WASHINGTON — President Biden’s administration on Friday formalized a new policy of opening Obamacare health insurance exchanges to people who arrived illegally in the US as children who have Deferred Action for Childhood Arrivals (DACA) status.
The change, pending since last year, is projected to ease access to insurance and federal subsidies for roughly 100,000 uninsured DACA status holders and could soften the blow to pro-immigration advocates if Biden tries to curb record-high illegal immigration before the Nov. 5 election.
“This landmark final rule will make DACA recipients eligible for the Affordable Care Act coverage for the first time. It is projected to help more than 100,000 DACA recipients gain coverage,” an administration official said on a press call.
“By providing new opportunities for quality, affordable care healthcare, this rule will give DACA recipients that peace of mind and opportunity that every American deserves.”
The DACA program was created in 2012 by then-President Barack Obama when the DREAM Act failed to pass the Senate and grants eligible applicants access to deportation protection and work permits.
In 2017, President Donald Trump attempted to scrap DACA while saying Congress should approve a similar program.

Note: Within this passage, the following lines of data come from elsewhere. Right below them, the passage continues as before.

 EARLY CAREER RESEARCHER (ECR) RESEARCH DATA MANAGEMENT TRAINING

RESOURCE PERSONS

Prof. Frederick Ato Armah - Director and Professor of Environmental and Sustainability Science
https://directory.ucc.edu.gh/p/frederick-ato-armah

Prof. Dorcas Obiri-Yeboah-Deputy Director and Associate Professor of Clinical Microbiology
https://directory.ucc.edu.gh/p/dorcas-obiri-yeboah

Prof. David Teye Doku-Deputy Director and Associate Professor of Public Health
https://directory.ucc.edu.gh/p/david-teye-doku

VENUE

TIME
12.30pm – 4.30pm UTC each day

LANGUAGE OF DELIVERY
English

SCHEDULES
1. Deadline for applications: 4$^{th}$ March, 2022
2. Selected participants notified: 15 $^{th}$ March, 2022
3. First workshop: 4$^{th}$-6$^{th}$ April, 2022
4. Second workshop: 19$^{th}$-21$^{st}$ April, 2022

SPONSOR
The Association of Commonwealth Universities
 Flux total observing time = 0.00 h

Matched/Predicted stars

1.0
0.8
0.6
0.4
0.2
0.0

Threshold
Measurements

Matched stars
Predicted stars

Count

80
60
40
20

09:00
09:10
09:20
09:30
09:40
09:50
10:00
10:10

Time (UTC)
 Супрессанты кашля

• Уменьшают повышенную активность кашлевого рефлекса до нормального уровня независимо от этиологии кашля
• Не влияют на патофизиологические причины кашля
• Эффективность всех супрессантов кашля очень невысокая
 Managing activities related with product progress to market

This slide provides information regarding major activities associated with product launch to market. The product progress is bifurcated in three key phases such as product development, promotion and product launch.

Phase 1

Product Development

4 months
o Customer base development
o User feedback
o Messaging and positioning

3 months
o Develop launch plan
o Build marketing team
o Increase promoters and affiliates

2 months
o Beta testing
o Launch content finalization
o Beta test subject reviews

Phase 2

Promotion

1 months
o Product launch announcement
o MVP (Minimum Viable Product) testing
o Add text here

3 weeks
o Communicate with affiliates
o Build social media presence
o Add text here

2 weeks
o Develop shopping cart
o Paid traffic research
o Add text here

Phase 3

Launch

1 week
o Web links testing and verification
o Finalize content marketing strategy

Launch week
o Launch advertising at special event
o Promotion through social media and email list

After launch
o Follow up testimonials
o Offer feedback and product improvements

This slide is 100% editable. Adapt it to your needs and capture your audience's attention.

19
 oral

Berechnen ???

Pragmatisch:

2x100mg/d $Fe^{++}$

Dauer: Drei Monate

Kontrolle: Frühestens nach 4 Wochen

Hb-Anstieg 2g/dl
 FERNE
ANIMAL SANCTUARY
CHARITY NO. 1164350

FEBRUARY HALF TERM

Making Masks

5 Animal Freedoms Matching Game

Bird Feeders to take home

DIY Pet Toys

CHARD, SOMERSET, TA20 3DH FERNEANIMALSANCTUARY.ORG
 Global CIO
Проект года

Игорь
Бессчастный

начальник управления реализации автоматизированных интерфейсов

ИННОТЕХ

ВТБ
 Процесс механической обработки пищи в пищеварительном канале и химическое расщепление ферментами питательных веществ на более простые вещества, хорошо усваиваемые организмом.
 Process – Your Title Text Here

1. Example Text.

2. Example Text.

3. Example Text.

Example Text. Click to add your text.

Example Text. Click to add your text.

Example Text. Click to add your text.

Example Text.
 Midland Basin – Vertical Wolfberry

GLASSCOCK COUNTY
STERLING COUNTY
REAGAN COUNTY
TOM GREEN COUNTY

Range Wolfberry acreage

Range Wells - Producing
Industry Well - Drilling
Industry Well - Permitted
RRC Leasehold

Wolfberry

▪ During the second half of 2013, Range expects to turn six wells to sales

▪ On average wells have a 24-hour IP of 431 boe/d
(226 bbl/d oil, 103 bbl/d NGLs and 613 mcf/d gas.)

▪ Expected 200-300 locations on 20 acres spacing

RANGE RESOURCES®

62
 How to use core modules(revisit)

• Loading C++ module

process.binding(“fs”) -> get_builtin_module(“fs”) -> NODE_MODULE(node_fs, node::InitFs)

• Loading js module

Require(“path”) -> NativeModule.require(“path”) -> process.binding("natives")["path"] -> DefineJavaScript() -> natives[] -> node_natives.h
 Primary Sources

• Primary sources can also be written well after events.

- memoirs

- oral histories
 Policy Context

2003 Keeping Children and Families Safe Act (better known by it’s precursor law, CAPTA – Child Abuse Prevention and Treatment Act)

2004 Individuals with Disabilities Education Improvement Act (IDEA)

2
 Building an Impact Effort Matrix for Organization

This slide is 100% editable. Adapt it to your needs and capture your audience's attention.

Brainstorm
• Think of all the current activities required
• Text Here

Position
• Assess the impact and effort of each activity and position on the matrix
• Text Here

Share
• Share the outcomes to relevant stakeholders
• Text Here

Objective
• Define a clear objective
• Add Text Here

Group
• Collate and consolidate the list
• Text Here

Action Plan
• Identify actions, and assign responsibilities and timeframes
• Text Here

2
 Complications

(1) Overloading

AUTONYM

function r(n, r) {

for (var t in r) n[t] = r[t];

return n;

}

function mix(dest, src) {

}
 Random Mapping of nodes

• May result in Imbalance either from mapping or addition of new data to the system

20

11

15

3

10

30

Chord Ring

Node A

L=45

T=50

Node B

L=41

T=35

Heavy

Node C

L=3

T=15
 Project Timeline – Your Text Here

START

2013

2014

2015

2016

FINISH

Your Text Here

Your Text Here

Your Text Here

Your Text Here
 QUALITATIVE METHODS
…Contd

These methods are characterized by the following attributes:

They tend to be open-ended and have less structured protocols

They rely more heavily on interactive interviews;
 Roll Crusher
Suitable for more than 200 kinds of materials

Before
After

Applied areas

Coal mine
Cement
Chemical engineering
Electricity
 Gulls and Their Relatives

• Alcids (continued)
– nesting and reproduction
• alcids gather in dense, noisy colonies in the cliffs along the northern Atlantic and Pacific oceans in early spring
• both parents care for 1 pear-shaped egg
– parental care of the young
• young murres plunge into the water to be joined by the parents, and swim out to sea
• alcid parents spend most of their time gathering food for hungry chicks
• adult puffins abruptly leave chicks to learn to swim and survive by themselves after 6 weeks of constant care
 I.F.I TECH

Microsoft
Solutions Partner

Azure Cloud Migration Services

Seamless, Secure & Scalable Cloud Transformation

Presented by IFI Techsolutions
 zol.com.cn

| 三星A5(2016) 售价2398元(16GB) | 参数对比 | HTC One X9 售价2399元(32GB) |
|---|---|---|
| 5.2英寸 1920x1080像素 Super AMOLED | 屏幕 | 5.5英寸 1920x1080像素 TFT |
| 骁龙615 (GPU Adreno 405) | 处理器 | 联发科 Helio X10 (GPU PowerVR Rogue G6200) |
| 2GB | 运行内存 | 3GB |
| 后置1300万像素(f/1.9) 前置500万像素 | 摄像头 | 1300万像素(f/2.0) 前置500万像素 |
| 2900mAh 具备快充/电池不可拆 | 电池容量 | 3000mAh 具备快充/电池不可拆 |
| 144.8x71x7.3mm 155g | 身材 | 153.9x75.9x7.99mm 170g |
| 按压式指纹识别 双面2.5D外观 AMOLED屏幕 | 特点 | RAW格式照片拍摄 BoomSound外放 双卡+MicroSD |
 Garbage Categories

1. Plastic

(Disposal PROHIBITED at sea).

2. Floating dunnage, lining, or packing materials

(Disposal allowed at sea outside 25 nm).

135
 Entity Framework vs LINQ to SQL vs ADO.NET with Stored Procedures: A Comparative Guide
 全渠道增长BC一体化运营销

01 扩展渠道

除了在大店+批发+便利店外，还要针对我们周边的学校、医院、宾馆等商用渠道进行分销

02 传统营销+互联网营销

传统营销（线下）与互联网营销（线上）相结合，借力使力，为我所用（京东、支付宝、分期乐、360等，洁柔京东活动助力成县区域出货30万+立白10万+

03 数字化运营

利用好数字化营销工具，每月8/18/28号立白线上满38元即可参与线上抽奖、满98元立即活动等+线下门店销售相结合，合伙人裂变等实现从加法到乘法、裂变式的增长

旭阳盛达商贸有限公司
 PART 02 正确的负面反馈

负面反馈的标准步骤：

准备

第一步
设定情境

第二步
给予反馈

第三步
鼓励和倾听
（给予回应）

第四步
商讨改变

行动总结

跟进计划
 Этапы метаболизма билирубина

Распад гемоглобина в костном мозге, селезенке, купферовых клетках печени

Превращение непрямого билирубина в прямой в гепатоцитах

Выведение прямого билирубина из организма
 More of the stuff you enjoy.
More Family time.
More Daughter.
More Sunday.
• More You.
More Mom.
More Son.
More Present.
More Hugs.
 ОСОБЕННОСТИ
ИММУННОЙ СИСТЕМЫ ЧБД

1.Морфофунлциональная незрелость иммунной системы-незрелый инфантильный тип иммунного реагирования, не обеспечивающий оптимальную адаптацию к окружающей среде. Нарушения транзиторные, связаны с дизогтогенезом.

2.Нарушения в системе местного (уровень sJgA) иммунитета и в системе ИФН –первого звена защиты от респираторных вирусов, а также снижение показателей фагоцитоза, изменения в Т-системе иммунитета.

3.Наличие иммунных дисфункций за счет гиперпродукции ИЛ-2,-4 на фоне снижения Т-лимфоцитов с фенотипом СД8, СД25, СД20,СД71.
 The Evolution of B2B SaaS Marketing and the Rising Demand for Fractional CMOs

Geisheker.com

The Supreme Court overruled him in 2020.
There were fewer than 600,000 DACA recipients as of last year, down from a peak of more than 700,000.
Immigration is one of the 81-year-old Biden’s top liabilities in his anticipated rematch against Trump, who is vowing to launch a mass deportation campaign after unprecedented illegal immigration under Biden.
Under Biden, most people who illegally cross the Mexican border are allowed to enter the US to pursue asylum claims in a move Republicans say encourages others to follow.
Shortly after taking office, Biden halted construction of Trump’s US-Mexico border wall and terminated the “Remain in Mexico” policy that required asylum seekers to await rulings on their claims of persecution south of the border.
The DACA benefits expansion comes amid reporting that Biden may seek to demonstrate a tougher approach to the border as polling shows the issue as a major election liability.
An Associated Press poll last month found that 56% of respondents said Biden made “immigration and border security” worse.
Biden claimed in January that he would “shut down the border until it could get back under control” if Republicans agreed to pass a reform package, but conservatives balked, saying Biden already had that authority, and he now reportedly is considering using it.
A record 2.5 million illegal immigrants were apprehended after crossing the southern border in fiscal 2023, which ended Sept. 30, followed by an all-time monthly record of nearly 302,000 in December.
Homeland Security Secretary Alejandro Mayorkas said in January that more than 85% of those detained for illegally crossing the border were being released into the US.